EXERCISE »
Rewrite the listing below, replacing every "camera" with "lens" and changing nothing else.

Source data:
==*==
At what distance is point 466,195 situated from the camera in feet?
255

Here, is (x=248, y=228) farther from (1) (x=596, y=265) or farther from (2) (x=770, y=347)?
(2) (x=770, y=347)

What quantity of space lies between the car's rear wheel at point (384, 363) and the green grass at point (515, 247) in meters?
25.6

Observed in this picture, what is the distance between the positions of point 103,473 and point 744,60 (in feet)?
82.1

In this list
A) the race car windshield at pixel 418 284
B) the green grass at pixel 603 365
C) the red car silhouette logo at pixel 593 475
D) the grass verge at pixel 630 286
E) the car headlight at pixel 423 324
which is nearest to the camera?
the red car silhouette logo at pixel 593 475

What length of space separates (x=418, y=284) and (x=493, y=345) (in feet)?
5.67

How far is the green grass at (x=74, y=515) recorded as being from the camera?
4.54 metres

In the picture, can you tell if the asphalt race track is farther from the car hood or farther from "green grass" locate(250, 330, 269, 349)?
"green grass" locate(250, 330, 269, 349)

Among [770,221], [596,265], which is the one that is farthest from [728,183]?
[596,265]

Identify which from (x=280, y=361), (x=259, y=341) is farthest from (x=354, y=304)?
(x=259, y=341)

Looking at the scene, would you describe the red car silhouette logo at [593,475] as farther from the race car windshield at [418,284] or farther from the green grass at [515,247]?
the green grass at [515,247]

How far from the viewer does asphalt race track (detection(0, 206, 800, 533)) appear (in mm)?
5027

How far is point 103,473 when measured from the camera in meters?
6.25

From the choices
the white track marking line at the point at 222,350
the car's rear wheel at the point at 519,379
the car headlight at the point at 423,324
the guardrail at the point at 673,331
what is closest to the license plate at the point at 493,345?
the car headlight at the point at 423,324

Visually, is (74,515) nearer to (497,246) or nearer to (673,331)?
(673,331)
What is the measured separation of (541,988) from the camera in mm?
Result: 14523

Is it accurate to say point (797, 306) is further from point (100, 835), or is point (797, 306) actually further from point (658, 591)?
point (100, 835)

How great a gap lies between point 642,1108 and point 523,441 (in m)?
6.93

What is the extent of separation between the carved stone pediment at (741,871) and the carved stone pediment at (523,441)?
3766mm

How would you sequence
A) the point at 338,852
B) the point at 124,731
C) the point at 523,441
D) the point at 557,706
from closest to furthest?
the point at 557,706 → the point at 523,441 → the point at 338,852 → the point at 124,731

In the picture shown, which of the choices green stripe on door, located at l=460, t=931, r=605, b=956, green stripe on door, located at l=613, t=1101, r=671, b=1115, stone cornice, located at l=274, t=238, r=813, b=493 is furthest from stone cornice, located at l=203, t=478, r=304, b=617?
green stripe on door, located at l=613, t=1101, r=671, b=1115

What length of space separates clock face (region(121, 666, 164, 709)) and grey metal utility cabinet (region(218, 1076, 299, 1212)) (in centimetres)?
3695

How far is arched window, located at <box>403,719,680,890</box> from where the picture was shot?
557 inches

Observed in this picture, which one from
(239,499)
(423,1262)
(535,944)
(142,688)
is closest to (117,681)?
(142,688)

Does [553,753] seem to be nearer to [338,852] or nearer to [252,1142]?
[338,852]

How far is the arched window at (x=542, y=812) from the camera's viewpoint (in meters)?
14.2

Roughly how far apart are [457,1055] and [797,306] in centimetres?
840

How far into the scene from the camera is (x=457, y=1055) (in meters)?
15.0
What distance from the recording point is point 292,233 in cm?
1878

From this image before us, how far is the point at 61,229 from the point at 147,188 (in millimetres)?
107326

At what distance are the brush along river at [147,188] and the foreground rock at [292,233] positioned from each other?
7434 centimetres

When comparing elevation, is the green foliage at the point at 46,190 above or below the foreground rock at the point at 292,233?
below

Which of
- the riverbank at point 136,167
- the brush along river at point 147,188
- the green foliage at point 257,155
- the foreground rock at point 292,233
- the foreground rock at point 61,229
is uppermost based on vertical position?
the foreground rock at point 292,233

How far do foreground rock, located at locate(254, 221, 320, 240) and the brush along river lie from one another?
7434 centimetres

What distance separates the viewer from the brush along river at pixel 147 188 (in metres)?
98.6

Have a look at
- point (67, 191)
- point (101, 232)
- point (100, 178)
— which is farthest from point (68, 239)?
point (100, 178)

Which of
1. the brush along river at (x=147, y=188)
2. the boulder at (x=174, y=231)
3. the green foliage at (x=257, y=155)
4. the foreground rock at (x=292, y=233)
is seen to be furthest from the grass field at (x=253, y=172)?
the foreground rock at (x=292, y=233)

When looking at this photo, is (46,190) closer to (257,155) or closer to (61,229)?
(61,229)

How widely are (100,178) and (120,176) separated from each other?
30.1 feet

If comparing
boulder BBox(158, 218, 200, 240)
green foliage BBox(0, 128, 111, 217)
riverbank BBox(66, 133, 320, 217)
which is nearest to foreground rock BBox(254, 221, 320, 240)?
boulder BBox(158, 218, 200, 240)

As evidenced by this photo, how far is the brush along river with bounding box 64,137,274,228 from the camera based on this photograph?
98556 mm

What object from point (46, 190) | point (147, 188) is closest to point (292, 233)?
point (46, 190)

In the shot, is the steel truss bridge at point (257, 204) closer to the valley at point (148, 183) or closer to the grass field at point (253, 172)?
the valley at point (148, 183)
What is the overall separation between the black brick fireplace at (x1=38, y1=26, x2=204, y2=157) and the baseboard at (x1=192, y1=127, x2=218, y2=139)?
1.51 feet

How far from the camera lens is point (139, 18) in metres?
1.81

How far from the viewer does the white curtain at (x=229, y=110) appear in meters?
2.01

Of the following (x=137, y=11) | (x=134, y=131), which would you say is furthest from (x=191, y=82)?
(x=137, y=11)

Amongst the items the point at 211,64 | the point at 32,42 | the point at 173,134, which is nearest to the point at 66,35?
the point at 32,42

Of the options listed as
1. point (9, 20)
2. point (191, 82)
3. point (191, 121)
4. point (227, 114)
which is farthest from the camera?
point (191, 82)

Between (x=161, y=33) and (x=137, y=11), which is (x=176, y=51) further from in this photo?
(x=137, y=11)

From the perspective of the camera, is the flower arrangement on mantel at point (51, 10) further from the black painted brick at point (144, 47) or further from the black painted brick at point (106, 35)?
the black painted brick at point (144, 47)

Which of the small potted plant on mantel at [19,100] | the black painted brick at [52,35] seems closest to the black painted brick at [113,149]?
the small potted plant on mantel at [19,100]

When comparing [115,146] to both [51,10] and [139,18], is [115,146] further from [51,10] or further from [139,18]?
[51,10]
==*==
OUTPUT BELOW »
At what distance is point 466,195 situated from the lens in feet?
255

Here, is (x=248, y=228) farther from (1) (x=596, y=265) or farther from (2) (x=770, y=347)?
(2) (x=770, y=347)

What quantity of space lies between the car's rear wheel at point (384, 363) and the green grass at point (515, 247) in meters?
25.6

Observed in this picture, what is the distance between the positions of point 103,473 and point 744,60 (in feet)?
82.1

In this list
A) the race car windshield at pixel 418 284
B) the green grass at pixel 603 365
C) the red car silhouette logo at pixel 593 475
D) the grass verge at pixel 630 286
E) the car headlight at pixel 423 324
which is nearest to the lens?
the red car silhouette logo at pixel 593 475

What length of space separates (x=418, y=284) and (x=493, y=345) (in feet)?
5.67

How far is the green grass at (x=74, y=515) recorded as being from the lens?
4.54 metres

In the picture, can you tell if the asphalt race track is farther from the car hood or farther from "green grass" locate(250, 330, 269, 349)?
"green grass" locate(250, 330, 269, 349)

Among [770,221], [596,265], which is the one that is farthest from [728,183]?
[596,265]

Identify which from (x=280, y=361), (x=259, y=341) is farthest from (x=354, y=304)?
(x=259, y=341)

Looking at the scene, would you describe the red car silhouette logo at [593,475] as farther from the race car windshield at [418,284] or farther from the green grass at [515,247]?
the green grass at [515,247]

How far from the viewer does asphalt race track (detection(0, 206, 800, 533)) appear (in mm)?
5027

How far is point 103,473 when measured from the lens in meters?
6.25

From the choices
the white track marking line at the point at 222,350
the car's rear wheel at the point at 519,379
the car headlight at the point at 423,324
the guardrail at the point at 673,331
what is closest to the license plate at the point at 493,345?
the car headlight at the point at 423,324

Visually, is (74,515) nearer to (497,246) or nearer to (673,331)?
(673,331)
What is the measured separation of (541,988) from the lens in mm?
Result: 14523

Is it accurate to say point (797, 306) is further from point (100, 835), or is point (797, 306) actually further from point (658, 591)?
point (100, 835)

How great a gap lies between point 642,1108 and point 523,441 (in m)?
6.93

What is the extent of separation between the carved stone pediment at (741,871) and the carved stone pediment at (523,441)?
3766mm

How would you sequence
A) the point at 338,852
B) the point at 124,731
C) the point at 523,441
D) the point at 557,706
from closest to furthest?
the point at 557,706 → the point at 523,441 → the point at 338,852 → the point at 124,731

In the picture shown, which of the choices green stripe on door, located at l=460, t=931, r=605, b=956, green stripe on door, located at l=613, t=1101, r=671, b=1115, stone cornice, located at l=274, t=238, r=813, b=493 is furthest from stone cornice, located at l=203, t=478, r=304, b=617?
green stripe on door, located at l=613, t=1101, r=671, b=1115

What length of space separates clock face (region(121, 666, 164, 709)) and grey metal utility cabinet (region(218, 1076, 299, 1212)) (in centimetres)?
3695

How far is arched window, located at <box>403,719,680,890</box> from where the picture was shot?
557 inches

Observed in this picture, which one from
(239,499)
(423,1262)
(535,944)
(142,688)
is closest to (117,681)?
(142,688)

Does [553,753] seem to be nearer to [338,852] or nearer to [252,1142]?
[338,852]

How far is the arched window at (x=542, y=812) from the lens's viewpoint (in meters)?
14.2

Roughly how far apart are [457,1055] and [797,306] in centimetres?
840

How far into the scene from the lens is (x=457, y=1055) (in meters)?
15.0
What distance from the recording point is point 292,233 in cm?
1878

From this image before us, how far is the point at 61,229 from the point at 147,188 (in millimetres)?
107326

At what distance are the brush along river at [147,188] and the foreground rock at [292,233] positioned from each other?
7434 centimetres

When comparing elevation, is the green foliage at the point at 46,190 above or below the foreground rock at the point at 292,233?
below

Which of
- the riverbank at point 136,167
- the brush along river at point 147,188
- the green foliage at point 257,155
- the foreground rock at point 292,233
- the foreground rock at point 61,229
is uppermost based on vertical position?
the foreground rock at point 292,233

How far do foreground rock, located at locate(254, 221, 320, 240) and the brush along river lie from one another?
7434 centimetres

What distance separates the viewer from the brush along river at pixel 147 188 (in metres)?
98.6

Have a look at
- point (67, 191)
- point (101, 232)
- point (100, 178)
— which is farthest from point (68, 239)?
point (100, 178)

Which of
1. the brush along river at (x=147, y=188)
2. the boulder at (x=174, y=231)
3. the green foliage at (x=257, y=155)
4. the foreground rock at (x=292, y=233)
is seen to be furthest from the grass field at (x=253, y=172)?
the foreground rock at (x=292, y=233)

When looking at this photo, is (46,190) closer to (257,155) or closer to (61,229)?
(61,229)

How widely are (100,178) and (120,176) separated from each other?
30.1 feet

If comparing
boulder BBox(158, 218, 200, 240)
green foliage BBox(0, 128, 111, 217)
riverbank BBox(66, 133, 320, 217)
which is nearest to foreground rock BBox(254, 221, 320, 240)?
boulder BBox(158, 218, 200, 240)

As evidenced by this photo, how far is the brush along river with bounding box 64,137,274,228 from the lens based on this photograph?
98556 mm

What object from point (46, 190) | point (147, 188) is closest to point (292, 233)?
point (46, 190)

In the shot, is the steel truss bridge at point (257, 204) closer to the valley at point (148, 183) or closer to the grass field at point (253, 172)?
the valley at point (148, 183)
What is the overall separation between the black brick fireplace at (x1=38, y1=26, x2=204, y2=157) and the baseboard at (x1=192, y1=127, x2=218, y2=139)?
1.51 feet

How far from the lens lens is point (139, 18) in metres?
1.81

How far from the viewer does the white curtain at (x=229, y=110) appear in meters?
2.01

Of the following (x=137, y=11) | (x=134, y=131), which would you say is furthest from (x=191, y=82)?
(x=137, y=11)

Amongst the items the point at 211,64 | the point at 32,42 | the point at 173,134, which is nearest to the point at 66,35?
the point at 32,42

Of the options listed as
1. point (9, 20)
2. point (191, 82)
3. point (191, 121)
4. point (227, 114)
which is farthest from the lens?
point (191, 82)

Between (x=161, y=33) and (x=137, y=11), which is (x=176, y=51) further from in this photo?
(x=137, y=11)

From the perspective of the lens, is the flower arrangement on mantel at point (51, 10) further from the black painted brick at point (144, 47) or further from the black painted brick at point (106, 35)?
the black painted brick at point (144, 47)

Which of the small potted plant on mantel at [19,100] | the black painted brick at [52,35] seems closest to the black painted brick at [113,149]?
the small potted plant on mantel at [19,100]

When comparing [115,146] to both [51,10] and [139,18], is [115,146] further from [51,10] or further from [139,18]?
[51,10]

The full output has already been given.